Question proposed [this day], That the clause stand part of the Bill.
Question again proposed.
The Chairman: I remind the Committee that with this we are taking new clause 2—Producer responsibility for litter caused by discarded chewing gum etc.—
'(1) The Secretary of State must consult on producer responsibility measures to—
(a) discourage litter caused by discarded chewing gum and the discarded remains of other products designed for chewing; and
(b) provide financial redress to litter authorities for the costs incurred by removal of discarded chewing gum and the discarded remains of other products designed for chewing.

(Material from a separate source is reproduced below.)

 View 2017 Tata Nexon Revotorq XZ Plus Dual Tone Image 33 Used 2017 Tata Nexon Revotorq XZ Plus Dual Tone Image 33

(2) The consultation must—
(a) include such bodies or persons appearing to him to be representative of the interests of litter authorities as he considers appropriate;
(b) include such bodies or persons appearing to him to be representative of the interests of producers and distributors of chewing gum and other products designed for chewing as he considers appropriate; and
(c) publish recommendations before 2007.
(3) The consultation must consider both voluntary and statutory schemes.'.

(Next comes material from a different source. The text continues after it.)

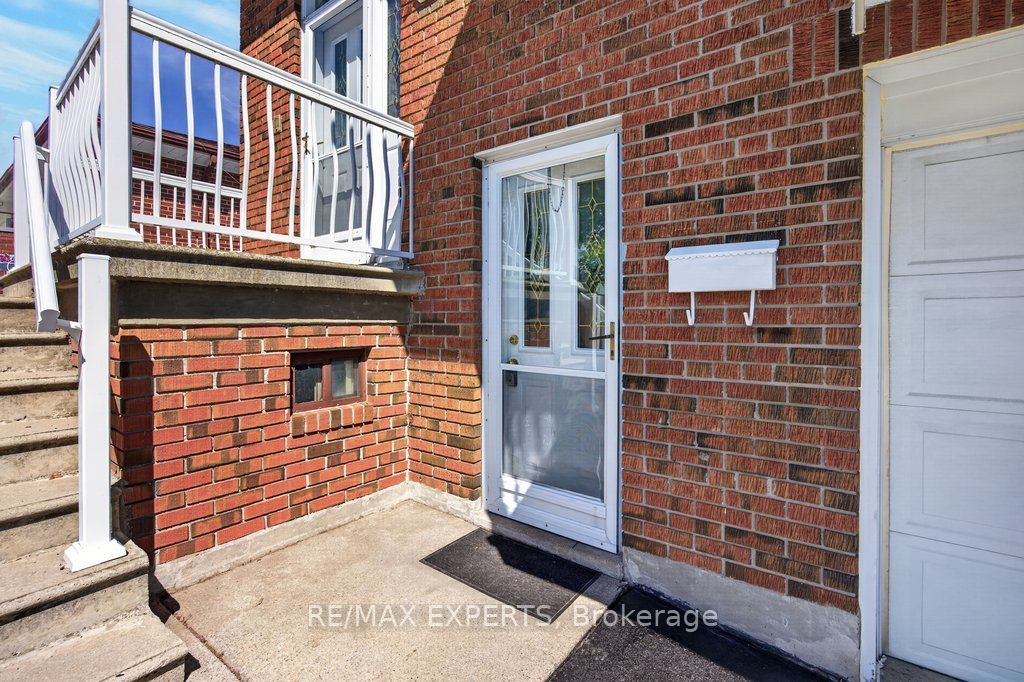 32 Firenza Drive, Toronto, ON M9L 1A5 photo 3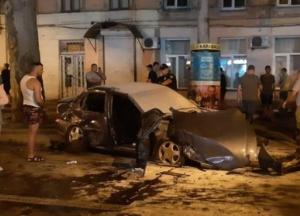 В Одессе произошло серьезное ДТП, есть пострадавшие (фото)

I am pleased to be approaching the conclusion of our substantial discussion on clause 27. I have taken the opportunity to ask further advice. Westminster city council is delighted that the debate has gotten the £9 million cost into the public domain. Without detaining the Committee for too long or getting stuck on the provision, I just want to say that the Government are being accused of not listening. The council tried to make those points in consultation and it is delighted to have the opportunity to do so again through our debate on the clause. I urge the Minister to use his good offices to take a closer look at the streets, because, in my humble submission, his understanding of the situation is entirely wrong. The unsightly spots on the street are predominantly—forgive the graphic description, Mr. Forth—solid, flattened lumps of chewing gum. When they are left for a considerable time, they may be slowly worn down by passing feet, but the residue of gum lasts a very long time.
Westminster city council has measured many things, but it has not yet measured the time taken for a single piece of gum to wear away. What it cleans off is gum, so we are discussing the cleaning-off of gum, not just staining. If the council is asked to do spot clearance of gum, rather than whole paving-slab clean-up, spots usually remain. Those are clean spots, rather than stains, because the gum adhesive takes with it any general dirt left beneath on the pavement. That is why the council's preferred clean-up method is whole paving-slab clean up, which not only removes the gum but cleans the whole surface, so that it is not left spotted.
I assure the hon. Lady that I am well aware of the options—as I said earlier, I have stood in the street with operatives discussing the best way of clearing gum from our streets. But that has nothing whatever to do with the clause before us.
Miss McIntosh rose—
I cannot allow that to pass—we do not agree to disagree. The hon. Lady is wrong. She has brought us some interesting information from Westminster city council; it sounds realistic, judging by my discussions with people at a policy and a practical level in local authorities, but it has nothing whatever to do with the Bill, and how much it costs to clear up the aftermath of litter is nothing to do with the clause. The hon. Lady should clean those issues from her mind as far as clause 27 is concerned.
It would be outrageous if the hon. Lady were to succeed in deleting the clause. Instead of clarifying that cigarette ends and chewing gum are litter, as everyone pretty well accepts now, deleting the clause would, in effect, say that they are not. What impact would that have? That is nearly as silly a political approach as the not-very-wisely drafted reasoned—or unreasoned, depending on which title we use—amendment brought forward on Second Reading. I vigorously resist any attempt to take the clause from the Bill.